Peserta sholat Idul Adha di Masjid Agung Malang meluber sampai di depan Gereja GPIB Immanuel.
Gelombang simpati itu muncul setelah stasiun radio "Suara Surabaya" memuat berita soal permintaan maaf itu di laman Facebook, Twitter dan portal resminya, Minggu (5/10/2014) lalu. Lebih dari 34.000 pengguna Facebook menyatakan like (suka), dan berita ini telah disebar sebanyak 2.776 hingga Kamis (9/10/2014) malam.
Sementara, foto yang menggambarkan aktivitas shalat Idul Adha dengan latar belakang gereja- mendapat 2.000 komentar yang sebagian besar menyatakan simpati atas sikap toleran pimpinan dua tempat ibadah yang letaknya tidak berjauhan itu.
Masjid Agung, yang merupakan masjid berukuran besar dan tertua di Kota Malang, letaknya sekitar 200 meter dari GPIB Immanuel, yang juga salah satu gereja tertua di kota itu.
"Indahnya kebersamaan, bisa saling mengerti dan memahami walaupun berbeda agama," tulis salah-seorang warga. Komentar senada juga diungkapkan para pembaca lainnya.
Ada pula yang berkomentar pendek: "Terima kasih teman-teman, Kristen..." dan banyak pula yang bersimpati sikap pimpinan masjid yang bersedia meminta maaf.
Sebagian berkomentar bahwa toleransi seperti ini sudah dipraktekkan di daerahnya, namun ada yang berharap ini bisa dicontoh di tempat lain di Indonesia. Hanya sedikit yang antipati atau sinis terhadap isi berita tersebut.
Meminta maaf
Seperti shalat Idul Fitri atau Idul Adha pada tahun-tahun sebelumnya, jumlah peserta ibadah di Masjid Agung mencapai 35.000, sehingga meluber sampai ke depan GPIB Immanuel. Akibatnya, jika waktu ibadahnya digelar secara bersamaan, maka salah-satu pihak harus menunda acara ibadahnya, terutama jemaat gereja.
Hal ini terulang saat shalat Idul Adha pada Minggu (5/10/2014) lalu. Namun, kali ini pimpinan Masjid Agung menyatakan permintaan maaf. "Saya mengucapkan terima kasih kepada gereja dan meminta maaf karena kebaktiannya ditunda," kata Ketua takmir Masjid Agung, Zainuddin Muchit, Kamis (9/10/2014).

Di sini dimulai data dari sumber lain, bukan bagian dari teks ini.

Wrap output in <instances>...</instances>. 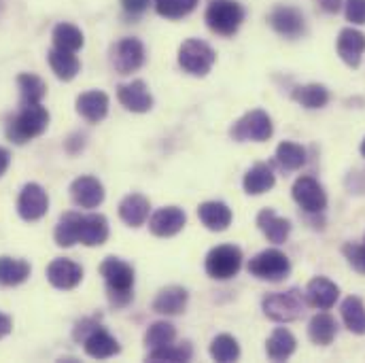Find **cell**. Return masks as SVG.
Returning <instances> with one entry per match:
<instances>
[{
    "label": "cell",
    "instance_id": "obj_19",
    "mask_svg": "<svg viewBox=\"0 0 365 363\" xmlns=\"http://www.w3.org/2000/svg\"><path fill=\"white\" fill-rule=\"evenodd\" d=\"M108 240V221L104 215L90 213L79 219V242L86 247H100Z\"/></svg>",
    "mask_w": 365,
    "mask_h": 363
},
{
    "label": "cell",
    "instance_id": "obj_43",
    "mask_svg": "<svg viewBox=\"0 0 365 363\" xmlns=\"http://www.w3.org/2000/svg\"><path fill=\"white\" fill-rule=\"evenodd\" d=\"M96 327H98V321H96V319H83V321H79V323L75 325L73 338H75L77 342H83Z\"/></svg>",
    "mask_w": 365,
    "mask_h": 363
},
{
    "label": "cell",
    "instance_id": "obj_24",
    "mask_svg": "<svg viewBox=\"0 0 365 363\" xmlns=\"http://www.w3.org/2000/svg\"><path fill=\"white\" fill-rule=\"evenodd\" d=\"M47 60H49V66L60 81H73L81 71V62L73 51H64V49L53 47L47 53Z\"/></svg>",
    "mask_w": 365,
    "mask_h": 363
},
{
    "label": "cell",
    "instance_id": "obj_13",
    "mask_svg": "<svg viewBox=\"0 0 365 363\" xmlns=\"http://www.w3.org/2000/svg\"><path fill=\"white\" fill-rule=\"evenodd\" d=\"M185 223H187V215L179 206H164V208L155 210L153 217L149 219V230L153 236L170 238L181 232Z\"/></svg>",
    "mask_w": 365,
    "mask_h": 363
},
{
    "label": "cell",
    "instance_id": "obj_30",
    "mask_svg": "<svg viewBox=\"0 0 365 363\" xmlns=\"http://www.w3.org/2000/svg\"><path fill=\"white\" fill-rule=\"evenodd\" d=\"M30 272H32V268L28 262L15 260L9 255L0 257V285L2 287H17V285L26 282Z\"/></svg>",
    "mask_w": 365,
    "mask_h": 363
},
{
    "label": "cell",
    "instance_id": "obj_46",
    "mask_svg": "<svg viewBox=\"0 0 365 363\" xmlns=\"http://www.w3.org/2000/svg\"><path fill=\"white\" fill-rule=\"evenodd\" d=\"M319 4L327 13H338L342 9V0H319Z\"/></svg>",
    "mask_w": 365,
    "mask_h": 363
},
{
    "label": "cell",
    "instance_id": "obj_45",
    "mask_svg": "<svg viewBox=\"0 0 365 363\" xmlns=\"http://www.w3.org/2000/svg\"><path fill=\"white\" fill-rule=\"evenodd\" d=\"M83 145H86V136H83V134H75V136H71V140L66 143V149H68L71 153H79V151L83 149Z\"/></svg>",
    "mask_w": 365,
    "mask_h": 363
},
{
    "label": "cell",
    "instance_id": "obj_3",
    "mask_svg": "<svg viewBox=\"0 0 365 363\" xmlns=\"http://www.w3.org/2000/svg\"><path fill=\"white\" fill-rule=\"evenodd\" d=\"M245 21V9L236 0H212L206 9V24L215 34L234 36Z\"/></svg>",
    "mask_w": 365,
    "mask_h": 363
},
{
    "label": "cell",
    "instance_id": "obj_20",
    "mask_svg": "<svg viewBox=\"0 0 365 363\" xmlns=\"http://www.w3.org/2000/svg\"><path fill=\"white\" fill-rule=\"evenodd\" d=\"M83 349L91 359H110L121 351L119 342L100 325L83 340Z\"/></svg>",
    "mask_w": 365,
    "mask_h": 363
},
{
    "label": "cell",
    "instance_id": "obj_5",
    "mask_svg": "<svg viewBox=\"0 0 365 363\" xmlns=\"http://www.w3.org/2000/svg\"><path fill=\"white\" fill-rule=\"evenodd\" d=\"M215 60L217 53L212 51V47L200 39L185 41L179 49V66L193 77H206L215 66Z\"/></svg>",
    "mask_w": 365,
    "mask_h": 363
},
{
    "label": "cell",
    "instance_id": "obj_25",
    "mask_svg": "<svg viewBox=\"0 0 365 363\" xmlns=\"http://www.w3.org/2000/svg\"><path fill=\"white\" fill-rule=\"evenodd\" d=\"M197 217L210 232H223L232 223V210L223 202H204L197 208Z\"/></svg>",
    "mask_w": 365,
    "mask_h": 363
},
{
    "label": "cell",
    "instance_id": "obj_18",
    "mask_svg": "<svg viewBox=\"0 0 365 363\" xmlns=\"http://www.w3.org/2000/svg\"><path fill=\"white\" fill-rule=\"evenodd\" d=\"M71 195L79 208H98L104 202V185L96 177H79L71 185Z\"/></svg>",
    "mask_w": 365,
    "mask_h": 363
},
{
    "label": "cell",
    "instance_id": "obj_34",
    "mask_svg": "<svg viewBox=\"0 0 365 363\" xmlns=\"http://www.w3.org/2000/svg\"><path fill=\"white\" fill-rule=\"evenodd\" d=\"M293 100L304 108H323L329 102V90L321 83H308L293 90Z\"/></svg>",
    "mask_w": 365,
    "mask_h": 363
},
{
    "label": "cell",
    "instance_id": "obj_9",
    "mask_svg": "<svg viewBox=\"0 0 365 363\" xmlns=\"http://www.w3.org/2000/svg\"><path fill=\"white\" fill-rule=\"evenodd\" d=\"M110 64L119 75H130L145 64V45L138 39H121L110 51Z\"/></svg>",
    "mask_w": 365,
    "mask_h": 363
},
{
    "label": "cell",
    "instance_id": "obj_38",
    "mask_svg": "<svg viewBox=\"0 0 365 363\" xmlns=\"http://www.w3.org/2000/svg\"><path fill=\"white\" fill-rule=\"evenodd\" d=\"M210 357H212L215 362L221 363L236 362V359L240 357V347H238L236 338L230 336V334L217 336V338L210 342Z\"/></svg>",
    "mask_w": 365,
    "mask_h": 363
},
{
    "label": "cell",
    "instance_id": "obj_17",
    "mask_svg": "<svg viewBox=\"0 0 365 363\" xmlns=\"http://www.w3.org/2000/svg\"><path fill=\"white\" fill-rule=\"evenodd\" d=\"M365 53V34L355 28H344L338 36V56L351 68H359Z\"/></svg>",
    "mask_w": 365,
    "mask_h": 363
},
{
    "label": "cell",
    "instance_id": "obj_23",
    "mask_svg": "<svg viewBox=\"0 0 365 363\" xmlns=\"http://www.w3.org/2000/svg\"><path fill=\"white\" fill-rule=\"evenodd\" d=\"M257 227L264 232V236L274 242V245H282L287 242L289 234H291V221L284 217H278L272 208H264L257 215Z\"/></svg>",
    "mask_w": 365,
    "mask_h": 363
},
{
    "label": "cell",
    "instance_id": "obj_40",
    "mask_svg": "<svg viewBox=\"0 0 365 363\" xmlns=\"http://www.w3.org/2000/svg\"><path fill=\"white\" fill-rule=\"evenodd\" d=\"M191 355H193V351L187 342L185 344H170V347L151 351L149 362H189Z\"/></svg>",
    "mask_w": 365,
    "mask_h": 363
},
{
    "label": "cell",
    "instance_id": "obj_47",
    "mask_svg": "<svg viewBox=\"0 0 365 363\" xmlns=\"http://www.w3.org/2000/svg\"><path fill=\"white\" fill-rule=\"evenodd\" d=\"M9 166H11V153H9V149L0 147V179L9 170Z\"/></svg>",
    "mask_w": 365,
    "mask_h": 363
},
{
    "label": "cell",
    "instance_id": "obj_42",
    "mask_svg": "<svg viewBox=\"0 0 365 363\" xmlns=\"http://www.w3.org/2000/svg\"><path fill=\"white\" fill-rule=\"evenodd\" d=\"M346 11V19L355 26H364L365 24V0H346L344 4Z\"/></svg>",
    "mask_w": 365,
    "mask_h": 363
},
{
    "label": "cell",
    "instance_id": "obj_6",
    "mask_svg": "<svg viewBox=\"0 0 365 363\" xmlns=\"http://www.w3.org/2000/svg\"><path fill=\"white\" fill-rule=\"evenodd\" d=\"M232 138L238 140V143H247V140H253V143H266L270 140V136L274 134V126L270 115L262 108H255L251 113H247L245 117H240L232 130H230Z\"/></svg>",
    "mask_w": 365,
    "mask_h": 363
},
{
    "label": "cell",
    "instance_id": "obj_33",
    "mask_svg": "<svg viewBox=\"0 0 365 363\" xmlns=\"http://www.w3.org/2000/svg\"><path fill=\"white\" fill-rule=\"evenodd\" d=\"M79 219H81V213H66L62 215L60 223L56 225V232H53V238H56V245L58 247H75L79 242Z\"/></svg>",
    "mask_w": 365,
    "mask_h": 363
},
{
    "label": "cell",
    "instance_id": "obj_10",
    "mask_svg": "<svg viewBox=\"0 0 365 363\" xmlns=\"http://www.w3.org/2000/svg\"><path fill=\"white\" fill-rule=\"evenodd\" d=\"M49 210V195L38 183H28L19 191L17 213L24 221H38Z\"/></svg>",
    "mask_w": 365,
    "mask_h": 363
},
{
    "label": "cell",
    "instance_id": "obj_36",
    "mask_svg": "<svg viewBox=\"0 0 365 363\" xmlns=\"http://www.w3.org/2000/svg\"><path fill=\"white\" fill-rule=\"evenodd\" d=\"M276 162L284 170H299L306 164V149L297 143L284 140L276 149Z\"/></svg>",
    "mask_w": 365,
    "mask_h": 363
},
{
    "label": "cell",
    "instance_id": "obj_12",
    "mask_svg": "<svg viewBox=\"0 0 365 363\" xmlns=\"http://www.w3.org/2000/svg\"><path fill=\"white\" fill-rule=\"evenodd\" d=\"M268 21H270L274 32L280 34V36H284V39H297L306 30L304 15L295 6H287V4L274 6L270 17H268Z\"/></svg>",
    "mask_w": 365,
    "mask_h": 363
},
{
    "label": "cell",
    "instance_id": "obj_29",
    "mask_svg": "<svg viewBox=\"0 0 365 363\" xmlns=\"http://www.w3.org/2000/svg\"><path fill=\"white\" fill-rule=\"evenodd\" d=\"M274 185H276V177L268 164H255L245 175V181H242V187L249 195H262V193L270 191Z\"/></svg>",
    "mask_w": 365,
    "mask_h": 363
},
{
    "label": "cell",
    "instance_id": "obj_4",
    "mask_svg": "<svg viewBox=\"0 0 365 363\" xmlns=\"http://www.w3.org/2000/svg\"><path fill=\"white\" fill-rule=\"evenodd\" d=\"M306 297L302 295L299 289H289V291H278L264 297L262 308L268 319L276 323H291L304 315Z\"/></svg>",
    "mask_w": 365,
    "mask_h": 363
},
{
    "label": "cell",
    "instance_id": "obj_41",
    "mask_svg": "<svg viewBox=\"0 0 365 363\" xmlns=\"http://www.w3.org/2000/svg\"><path fill=\"white\" fill-rule=\"evenodd\" d=\"M342 253H344V257H346V262L351 264L353 270H357L359 274H365V245L346 242L342 247Z\"/></svg>",
    "mask_w": 365,
    "mask_h": 363
},
{
    "label": "cell",
    "instance_id": "obj_8",
    "mask_svg": "<svg viewBox=\"0 0 365 363\" xmlns=\"http://www.w3.org/2000/svg\"><path fill=\"white\" fill-rule=\"evenodd\" d=\"M249 272L251 276L259 278V280H270L278 282L282 278H287L291 272V262L289 257L278 251V249H266L262 253H257L251 262H249Z\"/></svg>",
    "mask_w": 365,
    "mask_h": 363
},
{
    "label": "cell",
    "instance_id": "obj_22",
    "mask_svg": "<svg viewBox=\"0 0 365 363\" xmlns=\"http://www.w3.org/2000/svg\"><path fill=\"white\" fill-rule=\"evenodd\" d=\"M149 210H151V204L140 193H130L119 204V217L130 227H140L149 219Z\"/></svg>",
    "mask_w": 365,
    "mask_h": 363
},
{
    "label": "cell",
    "instance_id": "obj_2",
    "mask_svg": "<svg viewBox=\"0 0 365 363\" xmlns=\"http://www.w3.org/2000/svg\"><path fill=\"white\" fill-rule=\"evenodd\" d=\"M100 274L106 285V293L113 306L121 308L132 300L134 289V268L119 257H106L100 264Z\"/></svg>",
    "mask_w": 365,
    "mask_h": 363
},
{
    "label": "cell",
    "instance_id": "obj_26",
    "mask_svg": "<svg viewBox=\"0 0 365 363\" xmlns=\"http://www.w3.org/2000/svg\"><path fill=\"white\" fill-rule=\"evenodd\" d=\"M189 293L182 287H166L153 300V310L160 315H181L187 306Z\"/></svg>",
    "mask_w": 365,
    "mask_h": 363
},
{
    "label": "cell",
    "instance_id": "obj_21",
    "mask_svg": "<svg viewBox=\"0 0 365 363\" xmlns=\"http://www.w3.org/2000/svg\"><path fill=\"white\" fill-rule=\"evenodd\" d=\"M77 113L90 123H100L108 115V96L98 90L81 93L77 98Z\"/></svg>",
    "mask_w": 365,
    "mask_h": 363
},
{
    "label": "cell",
    "instance_id": "obj_49",
    "mask_svg": "<svg viewBox=\"0 0 365 363\" xmlns=\"http://www.w3.org/2000/svg\"><path fill=\"white\" fill-rule=\"evenodd\" d=\"M361 155L365 158V138H364V143H361Z\"/></svg>",
    "mask_w": 365,
    "mask_h": 363
},
{
    "label": "cell",
    "instance_id": "obj_37",
    "mask_svg": "<svg viewBox=\"0 0 365 363\" xmlns=\"http://www.w3.org/2000/svg\"><path fill=\"white\" fill-rule=\"evenodd\" d=\"M177 338V329L173 323H166V321H158L153 323L147 334H145V344L155 351V349H164V347H170Z\"/></svg>",
    "mask_w": 365,
    "mask_h": 363
},
{
    "label": "cell",
    "instance_id": "obj_15",
    "mask_svg": "<svg viewBox=\"0 0 365 363\" xmlns=\"http://www.w3.org/2000/svg\"><path fill=\"white\" fill-rule=\"evenodd\" d=\"M47 280L62 291H71L75 289L81 280H83V268L79 264H75L73 260L66 257H58L47 266Z\"/></svg>",
    "mask_w": 365,
    "mask_h": 363
},
{
    "label": "cell",
    "instance_id": "obj_48",
    "mask_svg": "<svg viewBox=\"0 0 365 363\" xmlns=\"http://www.w3.org/2000/svg\"><path fill=\"white\" fill-rule=\"evenodd\" d=\"M11 329H13V321H11V317H6V315H2V312H0V340H2L4 336H9V334H11Z\"/></svg>",
    "mask_w": 365,
    "mask_h": 363
},
{
    "label": "cell",
    "instance_id": "obj_35",
    "mask_svg": "<svg viewBox=\"0 0 365 363\" xmlns=\"http://www.w3.org/2000/svg\"><path fill=\"white\" fill-rule=\"evenodd\" d=\"M83 43H86L83 32L77 26L64 21V24H58L53 28V45L58 49H64V51H73L75 53V51H79L83 47Z\"/></svg>",
    "mask_w": 365,
    "mask_h": 363
},
{
    "label": "cell",
    "instance_id": "obj_39",
    "mask_svg": "<svg viewBox=\"0 0 365 363\" xmlns=\"http://www.w3.org/2000/svg\"><path fill=\"white\" fill-rule=\"evenodd\" d=\"M197 6V0H155V9L166 19H181Z\"/></svg>",
    "mask_w": 365,
    "mask_h": 363
},
{
    "label": "cell",
    "instance_id": "obj_44",
    "mask_svg": "<svg viewBox=\"0 0 365 363\" xmlns=\"http://www.w3.org/2000/svg\"><path fill=\"white\" fill-rule=\"evenodd\" d=\"M151 0H121V6L128 15H143Z\"/></svg>",
    "mask_w": 365,
    "mask_h": 363
},
{
    "label": "cell",
    "instance_id": "obj_7",
    "mask_svg": "<svg viewBox=\"0 0 365 363\" xmlns=\"http://www.w3.org/2000/svg\"><path fill=\"white\" fill-rule=\"evenodd\" d=\"M242 266V251L234 245H221L215 247L208 255H206V274L210 278L217 280H230L236 274L240 272Z\"/></svg>",
    "mask_w": 365,
    "mask_h": 363
},
{
    "label": "cell",
    "instance_id": "obj_50",
    "mask_svg": "<svg viewBox=\"0 0 365 363\" xmlns=\"http://www.w3.org/2000/svg\"><path fill=\"white\" fill-rule=\"evenodd\" d=\"M2 9H4V0H0V15H2Z\"/></svg>",
    "mask_w": 365,
    "mask_h": 363
},
{
    "label": "cell",
    "instance_id": "obj_32",
    "mask_svg": "<svg viewBox=\"0 0 365 363\" xmlns=\"http://www.w3.org/2000/svg\"><path fill=\"white\" fill-rule=\"evenodd\" d=\"M342 310V321L349 327V332L364 336L365 334V304L361 302V297H346L340 306Z\"/></svg>",
    "mask_w": 365,
    "mask_h": 363
},
{
    "label": "cell",
    "instance_id": "obj_28",
    "mask_svg": "<svg viewBox=\"0 0 365 363\" xmlns=\"http://www.w3.org/2000/svg\"><path fill=\"white\" fill-rule=\"evenodd\" d=\"M295 336L284 327H276L266 342V353L272 362H287L295 353Z\"/></svg>",
    "mask_w": 365,
    "mask_h": 363
},
{
    "label": "cell",
    "instance_id": "obj_51",
    "mask_svg": "<svg viewBox=\"0 0 365 363\" xmlns=\"http://www.w3.org/2000/svg\"><path fill=\"white\" fill-rule=\"evenodd\" d=\"M364 245H365V236H364Z\"/></svg>",
    "mask_w": 365,
    "mask_h": 363
},
{
    "label": "cell",
    "instance_id": "obj_14",
    "mask_svg": "<svg viewBox=\"0 0 365 363\" xmlns=\"http://www.w3.org/2000/svg\"><path fill=\"white\" fill-rule=\"evenodd\" d=\"M304 297H306V304L308 306H312L317 310H329L338 302L340 289H338V285L334 280H329L325 276H314L308 282Z\"/></svg>",
    "mask_w": 365,
    "mask_h": 363
},
{
    "label": "cell",
    "instance_id": "obj_1",
    "mask_svg": "<svg viewBox=\"0 0 365 363\" xmlns=\"http://www.w3.org/2000/svg\"><path fill=\"white\" fill-rule=\"evenodd\" d=\"M49 126V111L43 104L21 106L15 117L6 123V138L15 145H26L38 138Z\"/></svg>",
    "mask_w": 365,
    "mask_h": 363
},
{
    "label": "cell",
    "instance_id": "obj_31",
    "mask_svg": "<svg viewBox=\"0 0 365 363\" xmlns=\"http://www.w3.org/2000/svg\"><path fill=\"white\" fill-rule=\"evenodd\" d=\"M17 88H19V102H21V106L41 104L45 93H47L45 81L41 77L32 75V73H21L17 77Z\"/></svg>",
    "mask_w": 365,
    "mask_h": 363
},
{
    "label": "cell",
    "instance_id": "obj_16",
    "mask_svg": "<svg viewBox=\"0 0 365 363\" xmlns=\"http://www.w3.org/2000/svg\"><path fill=\"white\" fill-rule=\"evenodd\" d=\"M117 98L119 102L132 111V113H147L153 108V96L147 88L145 81H132V83H125V86H119L117 88Z\"/></svg>",
    "mask_w": 365,
    "mask_h": 363
},
{
    "label": "cell",
    "instance_id": "obj_11",
    "mask_svg": "<svg viewBox=\"0 0 365 363\" xmlns=\"http://www.w3.org/2000/svg\"><path fill=\"white\" fill-rule=\"evenodd\" d=\"M293 200L306 210V213H323L327 208V193L323 185L312 177H299L293 183Z\"/></svg>",
    "mask_w": 365,
    "mask_h": 363
},
{
    "label": "cell",
    "instance_id": "obj_27",
    "mask_svg": "<svg viewBox=\"0 0 365 363\" xmlns=\"http://www.w3.org/2000/svg\"><path fill=\"white\" fill-rule=\"evenodd\" d=\"M336 334H338V323H336V319H334L331 315H327V312L314 315V317L310 319V323H308V338H310L314 344H319V347L331 344L334 338H336Z\"/></svg>",
    "mask_w": 365,
    "mask_h": 363
}]
</instances>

Zainuddin sebelumnya sudah mengutarakan permintaan maaf itu di hadapan jemaat shalat Idul Adha. Menurut dia, permintaan maaf kepada jemaat gereja itu harus dilakukan, karena dia membayangkan penundaan tersebut akan menganggu jadwal para jemaat gereja tersebut.
"Biasanya kebaktian jam 6 dan 7 pagi, dan sekarang harus ditunda pukul 9 pagi, padahal mungkin setelah itu mereka ada acara lain dan janjian dengan orang lain," kata Zainuddin.
Sementara, Pendeta GPIB Immanuel, Emmawati Balue mengaku sejak awal sudah mengetahui bahwa jadwal ibadah mereka akan berbarengan. "Jadi kami otomatis agar ibadah pagi diatur, waktunya disesuaikan lagi. Kami sebelumnya sudah beritahu umat," kata Emmawati.
Bertetangga lebih seratus tahun
Sebagai tetangga, menurut Zainuddin dan Emmawati, sikap saling menenggang rasa dan menghormati seperti itu sudah dilakukan sejak lama dan tidak pernah menjadi masalah. "Kami itu bertetangga sudah lebih dari seratus tahun," kata Zainuddin.
"Dalam ajaran Islam, walaupun ada perbedaan agama, tetangga itu harus dihormati," kata Zainuddin yang telah aktif di masjid itu sejak tahun 1980-an.
Sementara, Emmawati Balue mengatakan, mereka selama ini selalu berhubungan baik dengan pimpinan masjid tersebut. "Karena kami menyadari kita' kan ibarat rumah, kita bertetangga bersebelah rumah," kata Emmawati.
"Buat saya, itulah kebahagiaan yang bisa kita bagi sebagai sesama anak bangsa," tambahnya.
Bahkan, apabila pihak gereja Immanuel menggelar ibadah yang dihadiri jemaat yang jumlahnya besar, mereka dapat memarkir mobil atau motor hingga di sekitar Masjid Agung. "Juga menjelang perayaan Natal, teman-teman pengurus masjid, atau remaja masjidnya, ikut menjaga keamanan gereja," ungkap dia.